— Start —
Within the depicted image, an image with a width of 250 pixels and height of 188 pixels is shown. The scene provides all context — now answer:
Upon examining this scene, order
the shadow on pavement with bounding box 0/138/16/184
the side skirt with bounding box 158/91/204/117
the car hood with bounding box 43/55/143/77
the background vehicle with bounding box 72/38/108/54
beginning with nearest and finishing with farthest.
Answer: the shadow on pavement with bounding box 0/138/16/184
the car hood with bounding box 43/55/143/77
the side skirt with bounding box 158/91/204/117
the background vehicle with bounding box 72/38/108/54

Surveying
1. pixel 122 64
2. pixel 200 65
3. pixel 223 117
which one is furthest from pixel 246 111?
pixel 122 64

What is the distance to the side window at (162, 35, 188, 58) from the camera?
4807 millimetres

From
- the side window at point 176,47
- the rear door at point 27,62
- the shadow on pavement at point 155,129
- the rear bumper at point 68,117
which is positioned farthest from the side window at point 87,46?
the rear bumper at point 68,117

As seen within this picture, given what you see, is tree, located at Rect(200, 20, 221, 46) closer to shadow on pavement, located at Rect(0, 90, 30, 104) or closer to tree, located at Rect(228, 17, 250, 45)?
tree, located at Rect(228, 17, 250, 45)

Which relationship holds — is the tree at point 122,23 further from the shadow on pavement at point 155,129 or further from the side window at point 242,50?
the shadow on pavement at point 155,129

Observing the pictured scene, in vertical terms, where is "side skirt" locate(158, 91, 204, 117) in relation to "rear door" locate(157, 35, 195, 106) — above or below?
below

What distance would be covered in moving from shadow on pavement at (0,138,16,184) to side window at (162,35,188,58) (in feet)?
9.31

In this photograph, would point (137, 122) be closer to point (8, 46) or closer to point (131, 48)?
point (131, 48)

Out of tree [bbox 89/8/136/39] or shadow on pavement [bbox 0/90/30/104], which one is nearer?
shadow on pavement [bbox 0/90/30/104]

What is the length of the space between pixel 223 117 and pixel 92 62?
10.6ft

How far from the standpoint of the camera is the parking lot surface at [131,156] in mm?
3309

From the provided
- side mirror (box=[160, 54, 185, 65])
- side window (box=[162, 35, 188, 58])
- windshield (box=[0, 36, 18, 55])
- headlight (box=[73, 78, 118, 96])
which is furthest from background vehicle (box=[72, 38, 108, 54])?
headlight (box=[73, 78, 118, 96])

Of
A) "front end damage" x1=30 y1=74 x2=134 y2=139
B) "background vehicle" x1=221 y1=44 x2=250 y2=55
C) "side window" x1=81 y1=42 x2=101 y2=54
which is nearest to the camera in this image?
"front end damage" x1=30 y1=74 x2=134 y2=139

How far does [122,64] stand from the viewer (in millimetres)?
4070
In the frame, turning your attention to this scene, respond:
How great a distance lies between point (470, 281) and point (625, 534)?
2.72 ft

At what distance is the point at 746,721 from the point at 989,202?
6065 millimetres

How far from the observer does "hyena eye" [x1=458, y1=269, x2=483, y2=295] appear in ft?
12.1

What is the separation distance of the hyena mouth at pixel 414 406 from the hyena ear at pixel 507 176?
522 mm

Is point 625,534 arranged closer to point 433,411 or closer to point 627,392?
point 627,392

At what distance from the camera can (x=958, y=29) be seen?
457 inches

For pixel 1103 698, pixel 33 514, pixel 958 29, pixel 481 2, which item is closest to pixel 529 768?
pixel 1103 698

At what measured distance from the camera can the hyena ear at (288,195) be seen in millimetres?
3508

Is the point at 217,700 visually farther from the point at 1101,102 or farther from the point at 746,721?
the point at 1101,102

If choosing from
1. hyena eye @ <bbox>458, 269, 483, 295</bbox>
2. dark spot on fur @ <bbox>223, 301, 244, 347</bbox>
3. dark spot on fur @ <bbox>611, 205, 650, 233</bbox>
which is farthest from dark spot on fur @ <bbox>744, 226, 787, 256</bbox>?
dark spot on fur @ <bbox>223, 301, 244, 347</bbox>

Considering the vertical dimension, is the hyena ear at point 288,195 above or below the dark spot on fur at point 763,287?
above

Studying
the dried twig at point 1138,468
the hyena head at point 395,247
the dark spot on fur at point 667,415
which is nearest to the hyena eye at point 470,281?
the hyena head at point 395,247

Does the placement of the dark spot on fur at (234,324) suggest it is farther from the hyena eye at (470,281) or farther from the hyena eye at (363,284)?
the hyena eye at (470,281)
— End —
● **What this task involves**
Quote the listing in full, please, keeping every line exact.

● **Result of this task**
Within the depicted image, an image with a width of 250 pixels and height of 188 pixels is shown. The scene provides all context — now answer:
Upon examining this scene, order
the shadow on pavement with bounding box 0/138/16/184
the side skirt with bounding box 158/91/204/117
the car hood with bounding box 43/55/143/77
the background vehicle with bounding box 72/38/108/54
beginning with nearest and finishing with farthest.
Answer: the shadow on pavement with bounding box 0/138/16/184
the car hood with bounding box 43/55/143/77
the side skirt with bounding box 158/91/204/117
the background vehicle with bounding box 72/38/108/54

Surveying
1. pixel 122 64
2. pixel 200 65
3. pixel 223 117
which one is furthest from pixel 246 111?
pixel 122 64

What is the distance to the side window at (162, 35, 188, 58) from the camera?
4807 millimetres

From
- the side window at point 176,47
- the rear door at point 27,62
- the shadow on pavement at point 155,129
- the rear bumper at point 68,117
which is positioned farthest from the side window at point 87,46?
the rear bumper at point 68,117

As seen within this picture, given what you see, is tree, located at Rect(200, 20, 221, 46) closer to shadow on pavement, located at Rect(0, 90, 30, 104) or closer to tree, located at Rect(228, 17, 250, 45)?
tree, located at Rect(228, 17, 250, 45)

Which relationship holds — is the tree at point 122,23 further from the shadow on pavement at point 155,129 or further from the side window at point 242,50?
the shadow on pavement at point 155,129

Observing the pictured scene, in vertical terms, where is "side skirt" locate(158, 91, 204, 117) in relation to "rear door" locate(157, 35, 195, 106) — above or below?
below

What distance would be covered in moving from shadow on pavement at (0,138,16,184) to side window at (162,35,188,58) (in feet)?
9.31

In this photograph, would point (137, 122) be closer to point (8, 46) or closer to point (131, 48)?
point (131, 48)

Out of tree [bbox 89/8/136/39] or shadow on pavement [bbox 0/90/30/104], which one is nearer?
shadow on pavement [bbox 0/90/30/104]

What is the length of the space between pixel 223 117 and pixel 92 62?
10.6ft

How far from the standpoint of the camera is the parking lot surface at [131,156] in mm?
3309

From the provided
- side mirror (box=[160, 54, 185, 65])
- side window (box=[162, 35, 188, 58])
- windshield (box=[0, 36, 18, 55])
- headlight (box=[73, 78, 118, 96])
which is furthest from background vehicle (box=[72, 38, 108, 54])?
headlight (box=[73, 78, 118, 96])

Of
A) "front end damage" x1=30 y1=74 x2=134 y2=139
B) "background vehicle" x1=221 y1=44 x2=250 y2=55
C) "side window" x1=81 y1=42 x2=101 y2=54
which is nearest to the camera in this image?
"front end damage" x1=30 y1=74 x2=134 y2=139

How far does [122,64] stand from the viewer (in millimetres)?
4070
In the frame, turning your attention to this scene, respond:
How great a distance lies between point (470, 281) and point (625, 534)?
2.72 ft

At what distance is the point at 746,721 from the point at 989,202?
6065 millimetres

How far from the observer does "hyena eye" [x1=458, y1=269, x2=483, y2=295] appear in ft?
12.1

What is the separation distance of the hyena mouth at pixel 414 406 from the hyena ear at pixel 507 176?
522 mm

Is point 625,534 arranged closer to point 433,411 or closer to point 627,392?
point 627,392

At what distance from the camera can (x=958, y=29) be seen?
457 inches

For pixel 1103 698, pixel 33 514, pixel 958 29, pixel 481 2, which item is closest to pixel 529 768?
pixel 1103 698

At what measured distance from the camera can the hyena ear at (288,195) be seen in millimetres?
3508

Is the point at 217,700 visually farther from the point at 1101,102 or farther from the point at 746,721?
the point at 1101,102

If choosing from
1. hyena eye @ <bbox>458, 269, 483, 295</bbox>
2. dark spot on fur @ <bbox>223, 301, 244, 347</bbox>
3. dark spot on fur @ <bbox>611, 205, 650, 233</bbox>
which is farthest from dark spot on fur @ <bbox>744, 226, 787, 256</bbox>?
dark spot on fur @ <bbox>223, 301, 244, 347</bbox>

Considering the vertical dimension, is the hyena ear at point 288,195 above or below the dark spot on fur at point 763,287?
above

Studying
the dried twig at point 1138,468
the hyena head at point 395,247
the dark spot on fur at point 667,415
which is nearest to the hyena eye at point 470,281?
the hyena head at point 395,247

Does the placement of the dark spot on fur at (234,324) suggest it is farther from the hyena eye at (470,281) or farther from the hyena eye at (363,284)?
the hyena eye at (470,281)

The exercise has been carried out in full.